Fica por perceber porque Wallyson não só não teve oportunidades como nem sequer é mencionado no discurso de Jorge Jesus. Com a chegada de Elias (31 anos), e de Meli (24 anos), que se juntam a Adrien o Sporting tem agora três jogadores para o mesmo lugar. Não haveria lugar aqui para Wallyson?
Petrovic (27 anos) é um jogador que, segundo o treinador, ainda nos vai surpreender. Mas, a menos que surja alguma lesão prolongada com William, ou os árbitros continuem a olhar para ele e a ver o Maxi (4jogos, quatro cartões para William...) não vejo como tal possa vir a suceder. Mas, ainda que o sérvio venha a ter oportunidades, não veremos muito mais do que um médio defensivo muito posicional, sem rasgo para por a equipa na frente, como faz William. Não deveria ser dada oportunidade a Palhinha (ou até mesmo a Wallyson, que também faz o lugar), em nome do futuro, ao invés de investir num jogador que pouco ou nada acrescenta e que ainda por cima podia ter vindo livre há um ano? E convém lembrar que já o ano passado fomos buscar para esta posição Bruno Paulista, cuja utilidade, necessidade bem como o preço ainda estamos para saber.
Más decisões:
Por Iuri a rodar porque dificilmente iria jogar é uma boa decisão. Mas se Jesus pensa que Iuri Medeiros precisa de "perceber que só talento não chega, tem de crescer com aquilo que é a exigência e a pressão" não deveria ter cuidado de providenciar um projecto mais próximo da tal exigência e pressão que vai encontrar no Sporting? Ora se Iuri cumpriu com distinção o estágio anterior, não seria melhor proporcionar-lhe agora uma experiência que significasse um upgrade, ao invés do que parece mais assemelhar-se a um desterro numa das mais fracas equipas da Liga, a par da chamada de atenção pública?
Ainda no âmbito das aquisições, o Sporting acabaria por aceder a um pedido de Jorge Jesus que mais se aproxima da satisfação de um capricho. Refiro-me a Douglas, contratado ao Trabzonspor. Não está obviamente em causa o valor do jogador mas, com a actual dupla de centrais consolidada, seria quase criminoso alterá-la e quase suicidário. E, ao contrário do que muito se vem dizendo, o candidato à saída não seria Semedo mas sim Coates.
Com a linha defensiva subida, como é comum o Sporting jogar grande parte dos jogos do campeonato, ter dois centrais pesos-pesados significaria confiar em excesso no excelente sentido posicional que ambos indiscutivelmente têm, mas ficar sem "plano B" sempre que aquele falhasse. É isso que a rapidez de reacção de Semedo oferece, o que até pode já ter valido pontos este campeonato.
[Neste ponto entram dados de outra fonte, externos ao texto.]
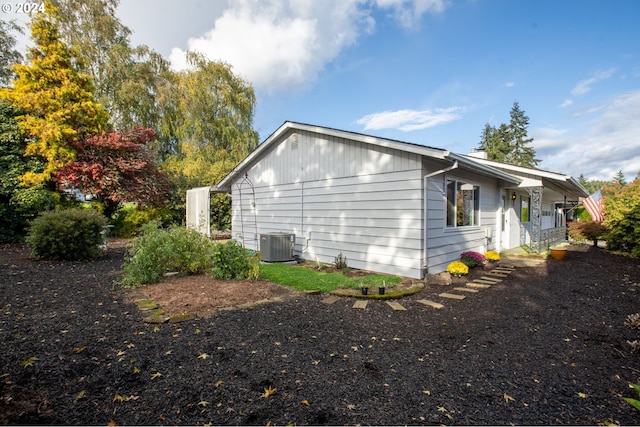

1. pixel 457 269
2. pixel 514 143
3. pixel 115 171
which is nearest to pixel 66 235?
pixel 115 171

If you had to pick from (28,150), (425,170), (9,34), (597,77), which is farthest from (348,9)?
(9,34)

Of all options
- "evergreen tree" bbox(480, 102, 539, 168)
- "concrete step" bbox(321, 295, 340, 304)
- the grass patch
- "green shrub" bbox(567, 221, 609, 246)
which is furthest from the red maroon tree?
"evergreen tree" bbox(480, 102, 539, 168)

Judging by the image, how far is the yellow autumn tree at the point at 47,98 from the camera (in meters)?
11.9

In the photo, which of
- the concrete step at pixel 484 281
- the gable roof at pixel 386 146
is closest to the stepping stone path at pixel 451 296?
the concrete step at pixel 484 281

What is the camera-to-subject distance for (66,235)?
8.41 meters

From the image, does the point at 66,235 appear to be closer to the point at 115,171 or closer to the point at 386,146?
the point at 115,171

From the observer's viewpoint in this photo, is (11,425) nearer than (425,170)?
Yes

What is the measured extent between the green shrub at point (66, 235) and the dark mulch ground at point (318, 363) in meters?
3.48

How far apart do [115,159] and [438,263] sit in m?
14.7

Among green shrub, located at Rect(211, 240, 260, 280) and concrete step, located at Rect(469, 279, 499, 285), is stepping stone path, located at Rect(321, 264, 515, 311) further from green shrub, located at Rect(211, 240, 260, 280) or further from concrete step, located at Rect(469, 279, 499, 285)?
green shrub, located at Rect(211, 240, 260, 280)

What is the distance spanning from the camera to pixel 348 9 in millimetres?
9742

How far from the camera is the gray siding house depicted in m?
6.99

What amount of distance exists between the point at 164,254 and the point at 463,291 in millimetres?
6458

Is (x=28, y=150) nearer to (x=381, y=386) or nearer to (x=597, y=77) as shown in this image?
(x=381, y=386)
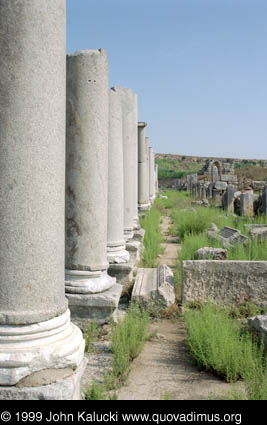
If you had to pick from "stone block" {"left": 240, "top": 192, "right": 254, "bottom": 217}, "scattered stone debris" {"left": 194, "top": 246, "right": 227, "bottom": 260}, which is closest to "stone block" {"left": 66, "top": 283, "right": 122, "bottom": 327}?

Esta complementaridade do jovem jogador poderia estar assegurada também por Naldo (ainda assim um excelente negócio) e a maior experiência e sentido posicional por Ewerton.
As primeiras contas vão-se fazer já daqui a três meses, quando ficar definida qual será a porta de saída para a Europa. Qualquer que ela seja - só não é admissível pensar a eliminação total de todas as competições - trará decisões muito difíceis de tomar. A continuidade na Liga dos Campeões é a mais desejada mas pode significar apenas mais dois jogos, podendo por isso ser ponderado se faz sentido manter um plantel tão caro como dilatado, onde por isso muitos não podem jogar. A Liga Europa não dá muito dinheiro, mas este plantel permitiria sonhar alto e longe. Nessa altura muitas das coisas que agora aqui se afirma ganharão outra luz e muitas delas farão todo o sentido.